Ici, ô surprise, c’est d’une tonalité musicale qu’il s’agit : le do, dont la pianiste Edna Stern, avec laquelle elle travaille régulièrement, porte évidemment le flambeau. On a donc vu, dans une ambiance feutrée qui incitait au rêve, à la descente dans l’intime, la pianiste enchaîner des pièces axées sur cette tonalité, de Bach à Galuppi, de Chopin à Scriabine, de Mozart à Debussy. Entre ces deux immersions, Agnès à son tour, s’empare du do, et le fait vivre avec son corps flexible et souverain. Douceur prenante d’Une voix dans la nuit de Bruno Bouché, fluide et concentré, dialogue avec soi-même en des termes plus piquants, signé Jean Claude Gallotta, passion romantique avec deux chorégraphies de Florent Melac et de José Martinez, enfin, pétillante conclusion sur le Golliwog’s cakewalk de Debussy, mis en pas par Gallotta – lequel déclare « travailler sans musique, et trouver ensuite celle qui est adaptée à la chorégraphie » (on s’interroge !) – d’une façon désopilante qui montre une Agnès Letestu de 47 ans gambadant comme une gamine, en courte robette jaune.
© collection Agnès Letestu
On baigne donc dans un climat de pure poésie que rien ne vient brusquer et qui nous donne un aperçu des fines possibilités de la ballerine, au faîte de son talent.
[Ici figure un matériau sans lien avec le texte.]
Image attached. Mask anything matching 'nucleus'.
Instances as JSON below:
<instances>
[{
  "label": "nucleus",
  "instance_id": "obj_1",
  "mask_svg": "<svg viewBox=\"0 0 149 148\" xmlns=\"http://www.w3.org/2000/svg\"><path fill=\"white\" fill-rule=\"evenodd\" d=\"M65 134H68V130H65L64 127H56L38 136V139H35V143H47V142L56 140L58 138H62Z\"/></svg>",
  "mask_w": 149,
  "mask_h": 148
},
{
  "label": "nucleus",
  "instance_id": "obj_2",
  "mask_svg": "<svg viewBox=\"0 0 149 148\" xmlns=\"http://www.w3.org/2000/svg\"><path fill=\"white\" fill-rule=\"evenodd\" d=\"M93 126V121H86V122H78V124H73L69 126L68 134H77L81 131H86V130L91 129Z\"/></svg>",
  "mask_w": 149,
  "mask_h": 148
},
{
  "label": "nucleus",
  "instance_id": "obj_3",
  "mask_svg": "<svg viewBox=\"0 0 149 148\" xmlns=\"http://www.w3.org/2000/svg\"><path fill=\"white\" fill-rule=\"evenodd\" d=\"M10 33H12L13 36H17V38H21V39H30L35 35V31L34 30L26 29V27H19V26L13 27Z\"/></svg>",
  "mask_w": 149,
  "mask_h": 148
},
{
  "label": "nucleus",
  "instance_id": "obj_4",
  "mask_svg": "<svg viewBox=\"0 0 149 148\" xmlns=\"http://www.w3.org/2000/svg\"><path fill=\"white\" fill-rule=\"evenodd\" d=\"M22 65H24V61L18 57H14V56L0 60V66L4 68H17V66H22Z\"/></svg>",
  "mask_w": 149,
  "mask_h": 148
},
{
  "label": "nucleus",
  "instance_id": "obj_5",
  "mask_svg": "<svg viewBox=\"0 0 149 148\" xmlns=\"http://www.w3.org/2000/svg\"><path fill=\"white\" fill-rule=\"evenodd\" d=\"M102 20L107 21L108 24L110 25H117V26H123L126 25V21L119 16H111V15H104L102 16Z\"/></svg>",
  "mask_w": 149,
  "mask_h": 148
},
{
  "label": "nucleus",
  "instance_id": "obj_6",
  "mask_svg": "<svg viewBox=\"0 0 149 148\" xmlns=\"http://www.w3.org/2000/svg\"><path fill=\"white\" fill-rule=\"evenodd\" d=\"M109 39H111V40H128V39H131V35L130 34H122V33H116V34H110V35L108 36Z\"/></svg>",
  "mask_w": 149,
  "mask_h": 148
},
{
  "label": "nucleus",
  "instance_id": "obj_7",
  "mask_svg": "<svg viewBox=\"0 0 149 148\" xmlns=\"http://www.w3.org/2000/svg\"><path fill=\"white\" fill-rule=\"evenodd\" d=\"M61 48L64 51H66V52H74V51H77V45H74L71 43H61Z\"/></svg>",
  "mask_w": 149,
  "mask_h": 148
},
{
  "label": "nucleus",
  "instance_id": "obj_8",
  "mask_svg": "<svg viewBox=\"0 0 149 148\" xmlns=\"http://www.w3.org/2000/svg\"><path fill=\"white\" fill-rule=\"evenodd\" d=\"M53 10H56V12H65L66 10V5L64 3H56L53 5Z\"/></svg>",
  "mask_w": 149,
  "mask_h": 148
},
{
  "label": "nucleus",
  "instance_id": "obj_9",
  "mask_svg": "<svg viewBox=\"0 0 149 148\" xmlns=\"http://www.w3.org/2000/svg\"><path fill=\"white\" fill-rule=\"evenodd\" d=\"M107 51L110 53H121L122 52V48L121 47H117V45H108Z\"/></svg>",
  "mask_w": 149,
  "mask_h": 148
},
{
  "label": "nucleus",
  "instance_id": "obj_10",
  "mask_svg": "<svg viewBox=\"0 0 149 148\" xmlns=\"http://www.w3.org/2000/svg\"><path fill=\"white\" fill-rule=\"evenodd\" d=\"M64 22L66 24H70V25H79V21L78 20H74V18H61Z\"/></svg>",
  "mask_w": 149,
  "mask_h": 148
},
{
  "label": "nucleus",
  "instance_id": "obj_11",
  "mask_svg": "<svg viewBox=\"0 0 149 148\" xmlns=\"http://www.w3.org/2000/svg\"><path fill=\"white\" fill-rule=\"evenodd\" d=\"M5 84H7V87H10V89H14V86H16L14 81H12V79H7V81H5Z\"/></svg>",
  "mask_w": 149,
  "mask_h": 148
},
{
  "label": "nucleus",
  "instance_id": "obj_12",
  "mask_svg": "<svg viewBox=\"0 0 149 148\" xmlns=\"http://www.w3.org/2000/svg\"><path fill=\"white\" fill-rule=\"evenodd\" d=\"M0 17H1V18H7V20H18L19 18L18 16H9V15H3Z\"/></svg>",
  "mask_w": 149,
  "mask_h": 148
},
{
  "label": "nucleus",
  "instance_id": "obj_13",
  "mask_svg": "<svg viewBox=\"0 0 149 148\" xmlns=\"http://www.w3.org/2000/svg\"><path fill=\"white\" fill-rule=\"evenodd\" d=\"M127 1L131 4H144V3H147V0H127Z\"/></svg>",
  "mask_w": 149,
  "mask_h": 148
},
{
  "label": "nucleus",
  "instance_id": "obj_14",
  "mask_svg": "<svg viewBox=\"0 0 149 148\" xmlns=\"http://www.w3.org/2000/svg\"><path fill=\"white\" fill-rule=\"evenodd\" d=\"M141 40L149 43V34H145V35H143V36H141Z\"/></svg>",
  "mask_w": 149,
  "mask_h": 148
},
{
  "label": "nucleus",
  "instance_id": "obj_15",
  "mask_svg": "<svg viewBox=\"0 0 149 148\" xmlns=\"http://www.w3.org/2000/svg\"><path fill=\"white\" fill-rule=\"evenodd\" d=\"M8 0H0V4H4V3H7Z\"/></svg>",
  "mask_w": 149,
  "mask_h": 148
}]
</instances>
Il faut aussi mettre l’accent sur un des incidents survenus peu avant le spectacle, si fréquent dans ce monde où tout est à jouer dans l’instant, après avoir été préparé durant des mois : le grand danseur britannique qui devait donner la réplique à Agnès, Rupert Pennefather, étoile du Royal Ballet, s’étant méchamment blessé peu avant la représentation, l’un des beaux danseurs de l’Opéra, le jeune Florent Melac, coryphée à ce jour, est arrivé précipitamment de l’Opéra Bastille, où il dansait dans Cendrillon la même après-midi, pour prendre la relève.
En fait, le danseur est aussi chorégraphe et a créé pour ce spectacle le prenant Opus 27, pas de deux très romantique inspiré du style dramatique de Neumeier, et de la délicatesse de Robbins. Impossible de ne pas penser à la Dame aux Camélias dans cet échange tournoyant, où Melac a su inscrire de superbes entrelacements et volutes au niveau des bras. Il s’y est montré un partenaire de rêve, sa taille, son élégance et sa largeur de parcours s’alliant idéalement à la silhouette et au style d’Agnès Letestu.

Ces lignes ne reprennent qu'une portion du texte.